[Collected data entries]
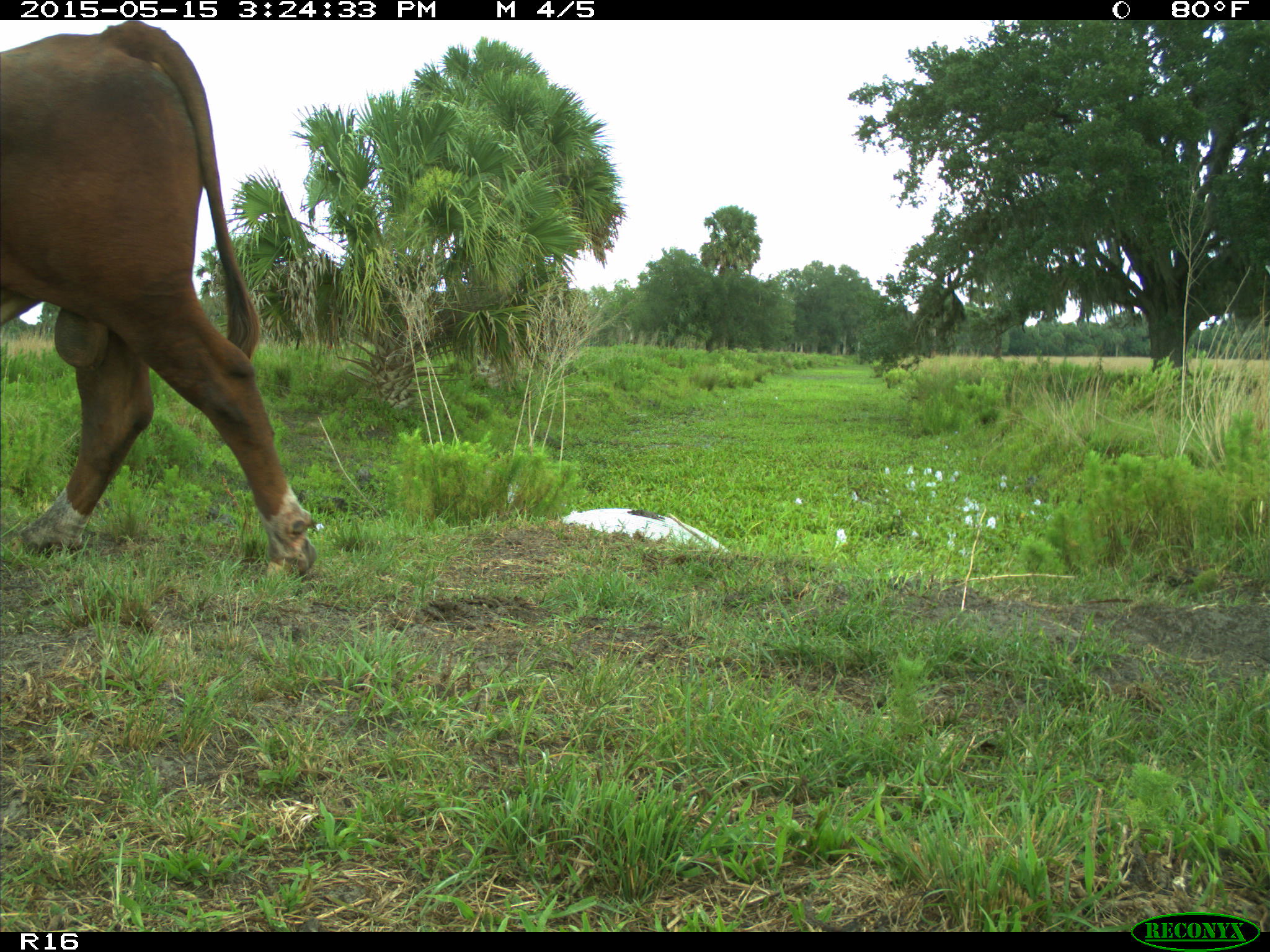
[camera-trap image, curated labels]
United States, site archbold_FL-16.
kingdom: Animalia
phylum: Chordata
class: Mammalia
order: Artiodactyla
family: Bovidae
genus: Bos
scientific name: Bos taurus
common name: domestic cow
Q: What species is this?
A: Bos taurus (domestic cow).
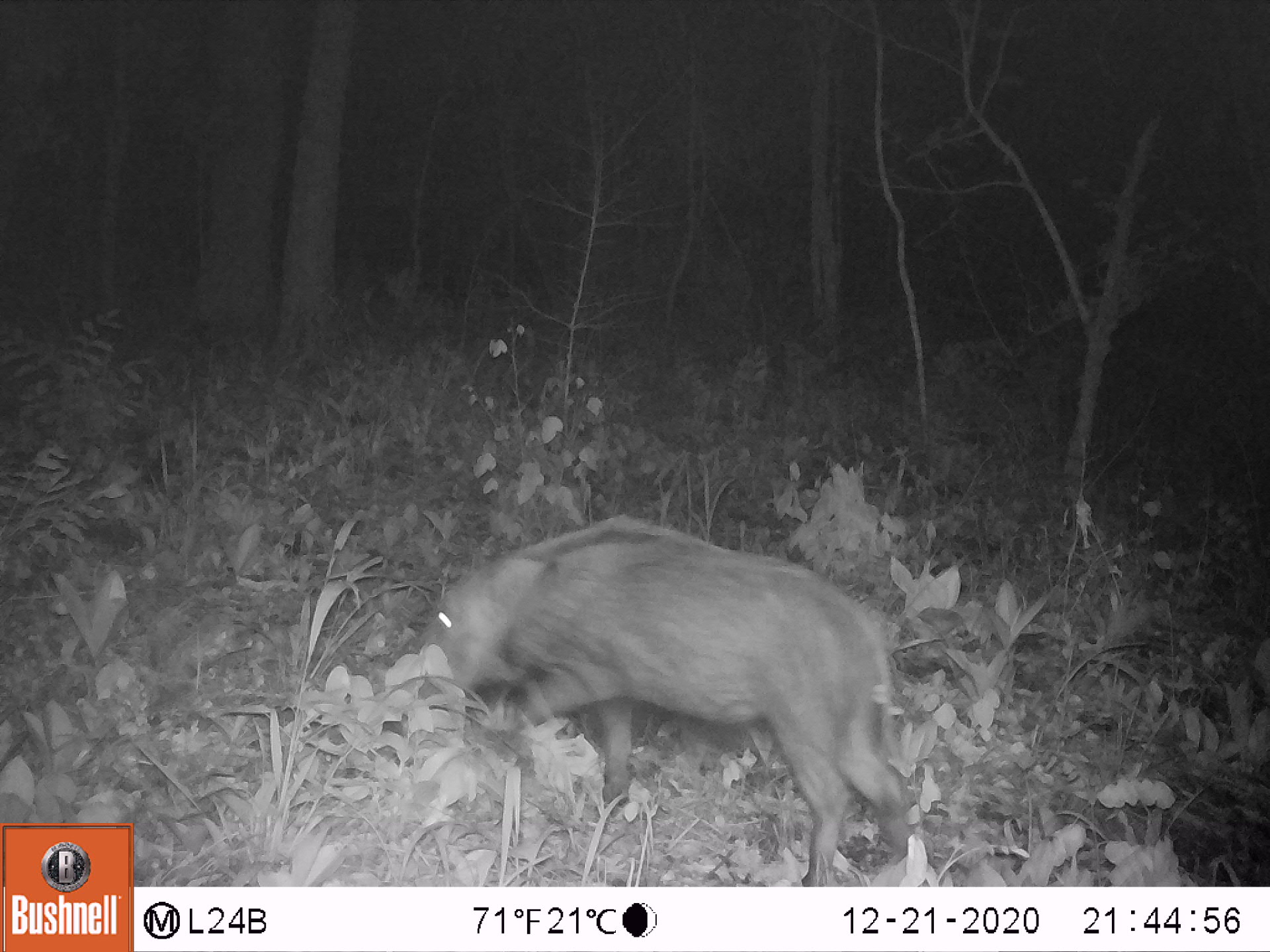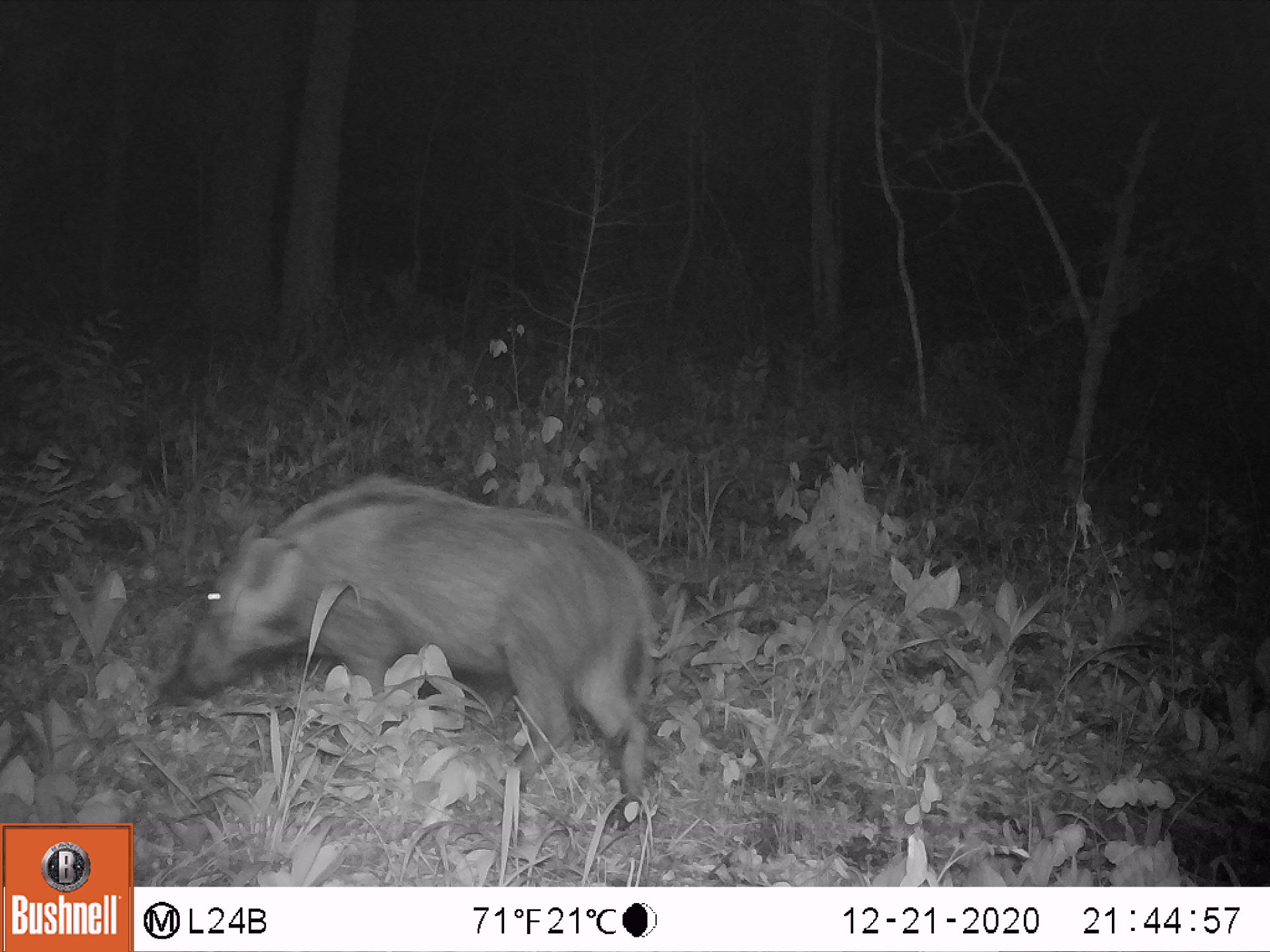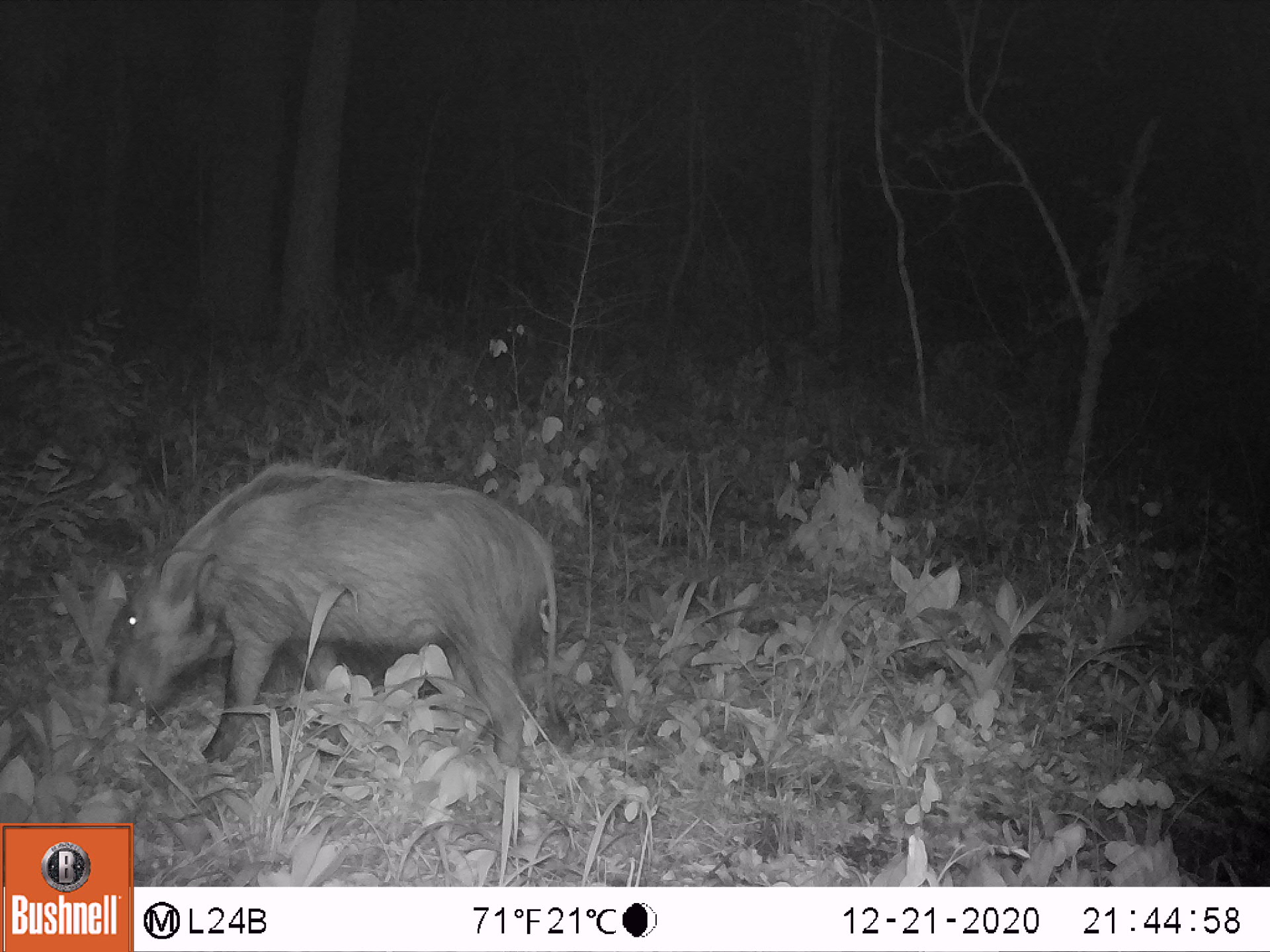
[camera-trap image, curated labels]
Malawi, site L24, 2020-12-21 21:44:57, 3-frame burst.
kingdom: Animalia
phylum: Chordata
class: Mammalia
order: Artiodactyla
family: Suidae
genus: Potamochoerus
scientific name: Potamochoerus larvatus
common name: bushpig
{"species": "bushpig (Potamochoerus larvatus)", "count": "1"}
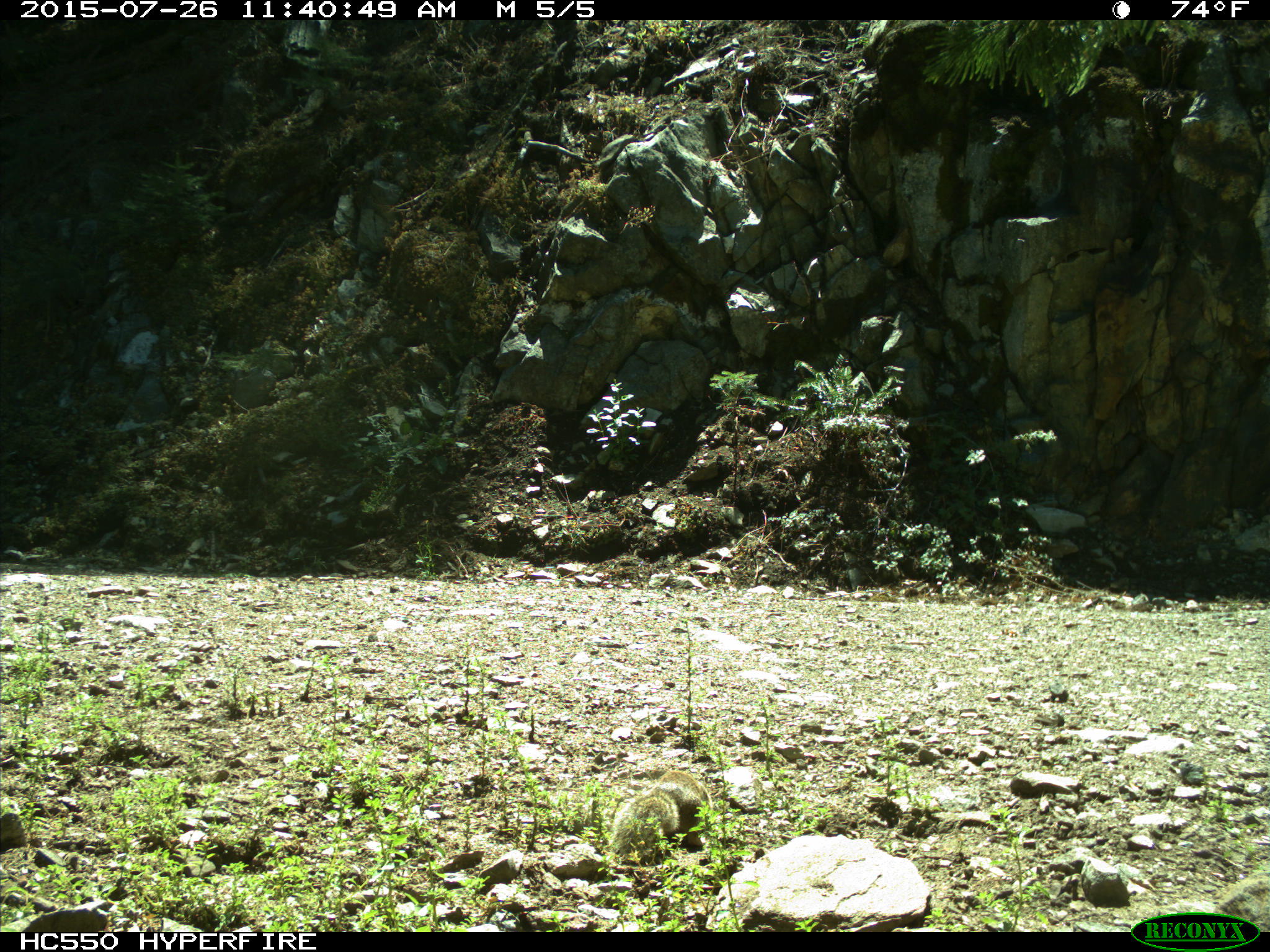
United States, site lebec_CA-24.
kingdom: Animalia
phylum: Chordata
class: Mammalia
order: Rodentia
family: Sciuridae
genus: Otospermophilus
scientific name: Otospermophilus beecheyi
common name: california ground squirrel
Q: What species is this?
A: Otospermophilus beecheyi (california ground squirrel).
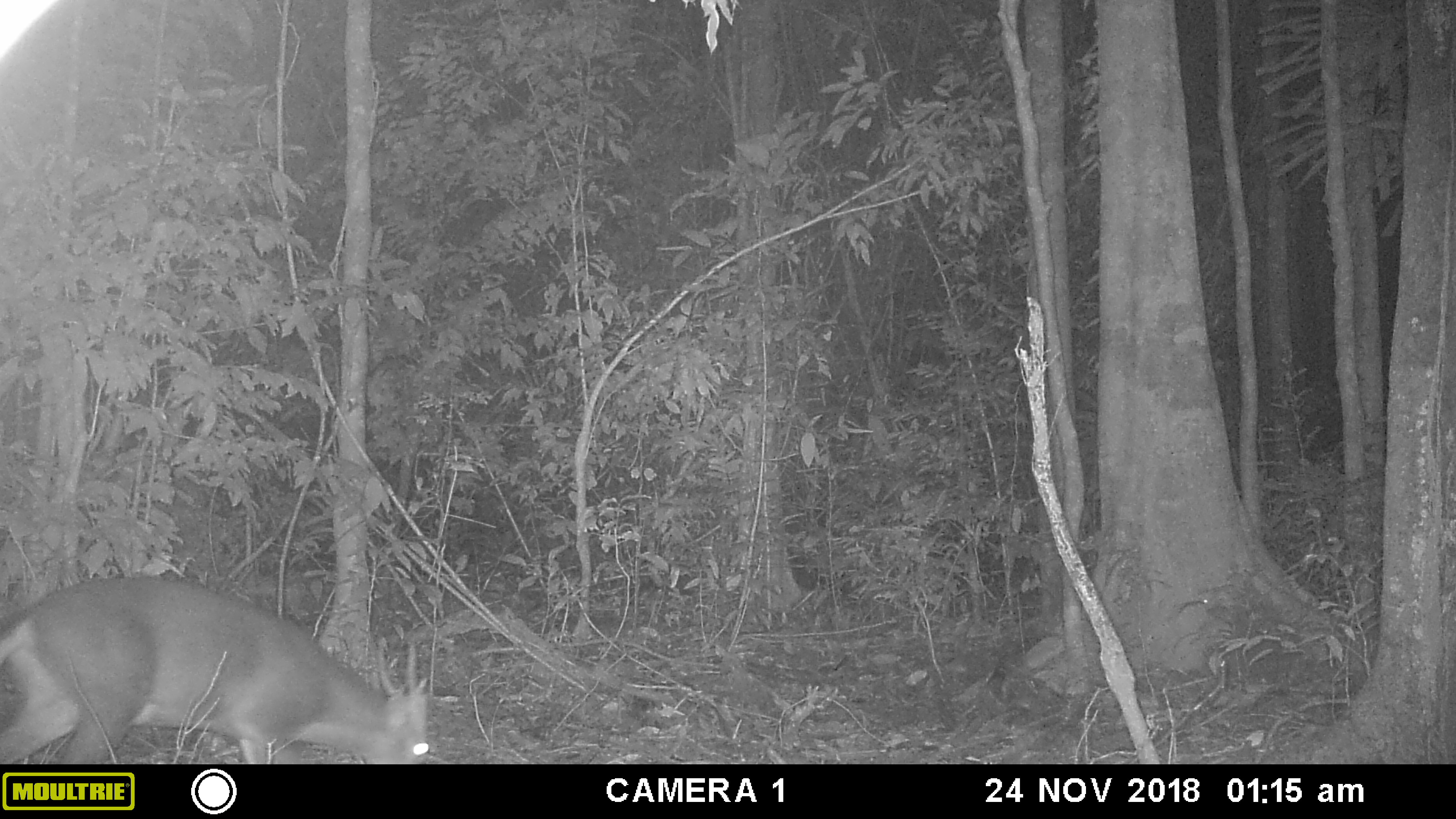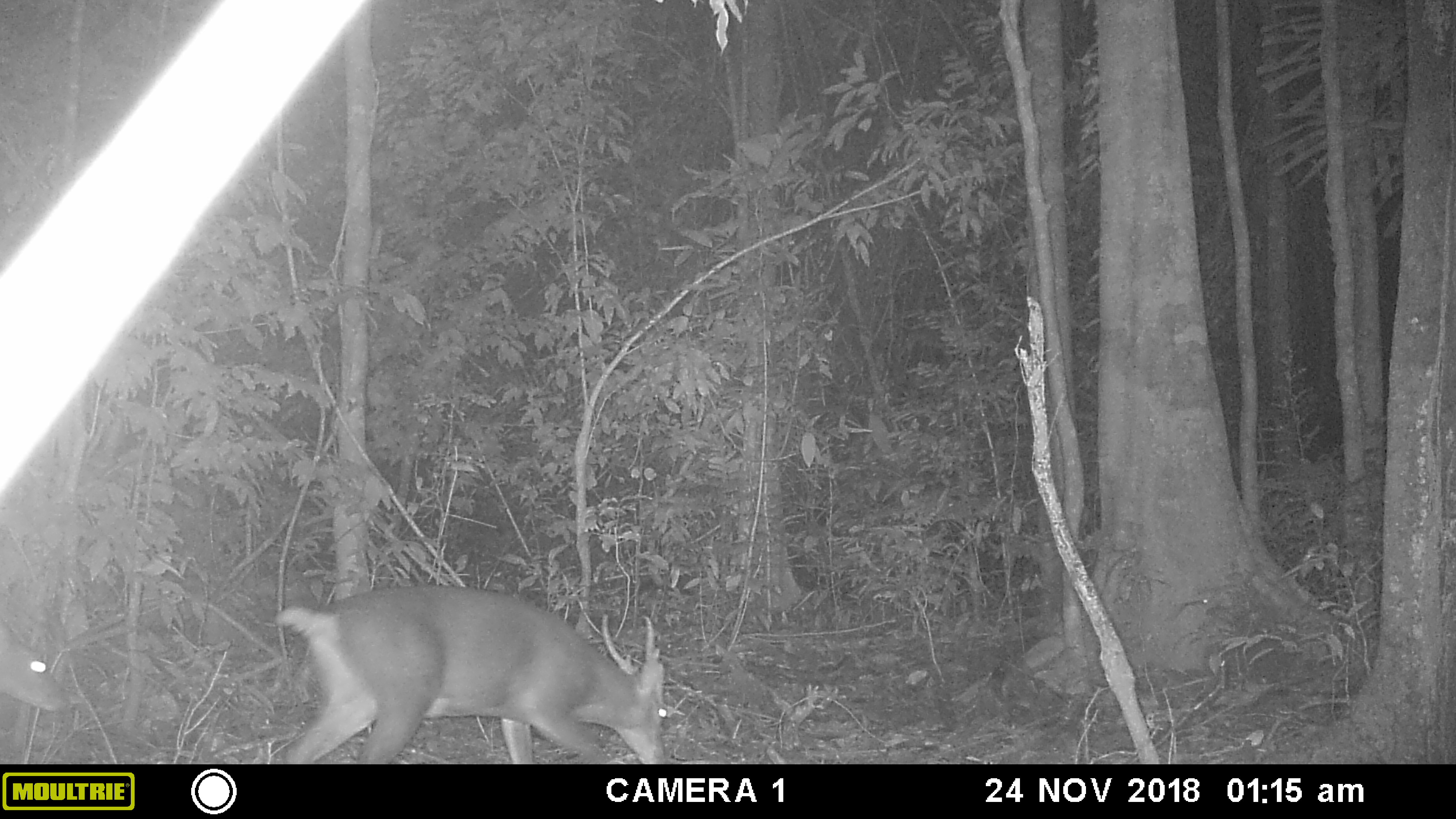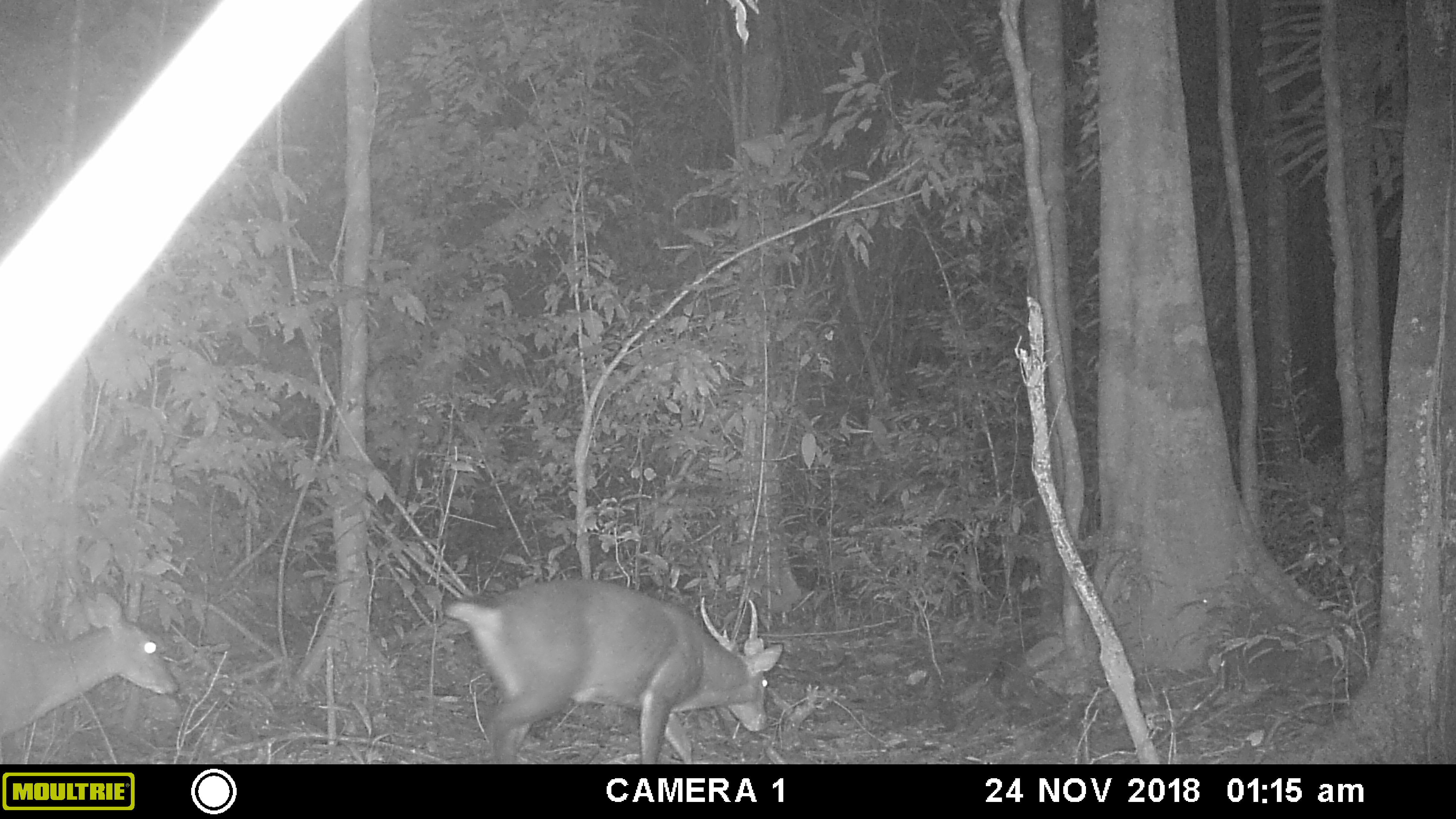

▶ [YOUR TASK]
Provide an exact copy of the records, excluding every picture.

▶ [EXPECTED ANSWER]
[camera-trap image, curated labels]
United States, site archbold_FL-16.
kingdom: Animalia
phylum: Chordata
class: Mammalia
order: Artiodactyla
family: Bovidae
genus: Bos
scientific name: Bos taurus
common name: domestic cow
Q: What species is this?
A: Bos taurus (domestic cow).
[camera-trap image, curated labels]
Malawi, site L24, 2020-12-21 21:44:57, 3-frame burst.
kingdom: Animalia
phylum: Chordata
class: Mammalia
order: Artiodactyla
family: Suidae
genus: Potamochoerus
scientific name: Potamochoerus larvatus
common name: bushpig
{"species": "bushpig (Potamochoerus larvatus)", "count": "1"}
United States, site lebec_CA-24.
kingdom: Animalia
phylum: Chordata
class: Mammalia
order: Rodentia
family: Sciuridae
genus: Otospermophilus
scientific name: Otospermophilus beecheyi
common name: california ground squirrel
Q: What species is this?
A: Otospermophilus beecheyi (california ground squirrel).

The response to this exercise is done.